Tuesday, January 12, 2010

Its Been Awhile

Its been awhile and while I wish I had a grand announcement to make, I dont. I can say only that I continue to have new diagnosis and feel like rock hit me every time I climb the mountain of the last diagnosis. I feel bad, guilty, and so tired. I promise myself that I will not let my life or my wonderful families life be affected but who am I kidding? They know Im tired. They see how much weight Ive lost. I cant gain weight even if I eat all day. I cant see well and pain is all I know. I have so many dreams, so many things that I have to do, get done, lists of those I want to help, and a sweet daughter that I will forever show how to give of herself not only in good times, but in bad as well. Only, that has taken a backseat because I have to find out what is wrong with me, so I can continue to give the best of me to her and my terrific family, and that has meant giving myself shots weekly (something I thought I could never do) to keep my vitamins up so that I dont end up in the hospital, even though thats not working, and they dont know why. More tests tomorrow. I cant say Im not scared but if Ive learned anything about giving of yourself, what you give comes back around. And my family is fighting with me. I will never give up. Its never been an option and its never going to be. So hold on, and I promise, slowly I will get back to projects that are only temporarily on hold. God Bless!

> **Source information**:

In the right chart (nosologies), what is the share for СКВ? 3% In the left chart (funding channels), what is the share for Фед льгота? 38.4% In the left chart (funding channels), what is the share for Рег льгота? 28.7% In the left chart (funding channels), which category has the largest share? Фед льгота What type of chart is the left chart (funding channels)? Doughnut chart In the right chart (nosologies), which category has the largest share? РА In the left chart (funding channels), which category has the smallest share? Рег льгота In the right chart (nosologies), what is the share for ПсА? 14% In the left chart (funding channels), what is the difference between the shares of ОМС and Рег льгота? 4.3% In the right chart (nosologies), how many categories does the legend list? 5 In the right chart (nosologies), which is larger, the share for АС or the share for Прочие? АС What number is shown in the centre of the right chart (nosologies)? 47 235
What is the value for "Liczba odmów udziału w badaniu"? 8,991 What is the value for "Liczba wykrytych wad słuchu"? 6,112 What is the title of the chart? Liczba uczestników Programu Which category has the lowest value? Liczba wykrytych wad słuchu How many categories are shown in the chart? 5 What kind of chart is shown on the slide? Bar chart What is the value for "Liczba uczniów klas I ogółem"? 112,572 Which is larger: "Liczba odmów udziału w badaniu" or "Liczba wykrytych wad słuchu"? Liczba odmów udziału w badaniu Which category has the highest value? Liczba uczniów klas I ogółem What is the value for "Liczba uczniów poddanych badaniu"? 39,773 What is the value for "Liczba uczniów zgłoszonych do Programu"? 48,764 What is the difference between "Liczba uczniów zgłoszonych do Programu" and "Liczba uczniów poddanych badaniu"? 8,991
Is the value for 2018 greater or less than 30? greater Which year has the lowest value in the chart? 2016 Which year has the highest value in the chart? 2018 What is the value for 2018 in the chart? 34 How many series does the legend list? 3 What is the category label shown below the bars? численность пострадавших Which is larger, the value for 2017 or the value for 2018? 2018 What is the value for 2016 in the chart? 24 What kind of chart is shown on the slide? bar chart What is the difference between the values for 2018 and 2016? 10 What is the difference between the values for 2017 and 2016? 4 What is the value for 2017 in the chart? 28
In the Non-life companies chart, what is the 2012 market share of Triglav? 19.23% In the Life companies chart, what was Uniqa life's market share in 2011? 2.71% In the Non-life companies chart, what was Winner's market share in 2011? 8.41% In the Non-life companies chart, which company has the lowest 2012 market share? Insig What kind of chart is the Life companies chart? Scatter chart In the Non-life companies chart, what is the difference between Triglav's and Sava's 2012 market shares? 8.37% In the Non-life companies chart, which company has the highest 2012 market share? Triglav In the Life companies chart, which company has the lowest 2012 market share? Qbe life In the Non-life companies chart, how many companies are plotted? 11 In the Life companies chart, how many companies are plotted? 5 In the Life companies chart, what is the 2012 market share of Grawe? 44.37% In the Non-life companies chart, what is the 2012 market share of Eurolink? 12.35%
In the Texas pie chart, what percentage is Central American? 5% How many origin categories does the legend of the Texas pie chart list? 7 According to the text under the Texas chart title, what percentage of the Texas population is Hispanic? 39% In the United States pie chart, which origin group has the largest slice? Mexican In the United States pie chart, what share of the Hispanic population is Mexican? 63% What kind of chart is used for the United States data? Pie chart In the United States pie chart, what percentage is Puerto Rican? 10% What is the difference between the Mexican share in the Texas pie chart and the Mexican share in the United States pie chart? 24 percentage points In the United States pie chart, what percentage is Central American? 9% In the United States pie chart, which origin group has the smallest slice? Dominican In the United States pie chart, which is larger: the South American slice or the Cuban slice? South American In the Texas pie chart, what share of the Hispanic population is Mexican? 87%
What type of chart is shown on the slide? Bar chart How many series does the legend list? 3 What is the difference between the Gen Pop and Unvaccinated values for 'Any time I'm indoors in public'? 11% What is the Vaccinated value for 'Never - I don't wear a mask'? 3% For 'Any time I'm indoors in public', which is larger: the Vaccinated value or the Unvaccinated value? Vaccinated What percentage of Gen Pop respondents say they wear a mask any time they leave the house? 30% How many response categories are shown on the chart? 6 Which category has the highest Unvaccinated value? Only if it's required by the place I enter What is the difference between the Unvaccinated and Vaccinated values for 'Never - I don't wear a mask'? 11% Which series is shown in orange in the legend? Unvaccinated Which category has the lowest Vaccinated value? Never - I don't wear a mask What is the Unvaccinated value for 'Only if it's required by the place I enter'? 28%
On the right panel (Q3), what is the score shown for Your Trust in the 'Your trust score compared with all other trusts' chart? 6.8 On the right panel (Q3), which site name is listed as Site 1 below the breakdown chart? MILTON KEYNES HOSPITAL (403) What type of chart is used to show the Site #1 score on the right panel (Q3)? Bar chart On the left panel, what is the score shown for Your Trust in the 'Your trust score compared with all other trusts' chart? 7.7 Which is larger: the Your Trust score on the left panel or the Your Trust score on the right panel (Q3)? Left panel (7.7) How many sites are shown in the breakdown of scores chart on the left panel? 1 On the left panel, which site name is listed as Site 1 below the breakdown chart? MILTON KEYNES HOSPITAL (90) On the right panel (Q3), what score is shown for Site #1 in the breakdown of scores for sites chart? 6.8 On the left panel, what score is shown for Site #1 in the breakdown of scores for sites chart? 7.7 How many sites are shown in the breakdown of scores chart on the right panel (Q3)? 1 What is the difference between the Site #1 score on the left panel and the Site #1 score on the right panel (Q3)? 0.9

> **Activity 1**:
List the three feelings the writer names in the blog post's sentence that begins "I feel."
> **Activity 2**:
According to the blog post, how often does the writer give themselves shots?
The items are separate from the blog post and are not connected to it.

> **Exercise answer 1**:
bad, guilty, so tired

> **Exercise answer 2**:
Weekly.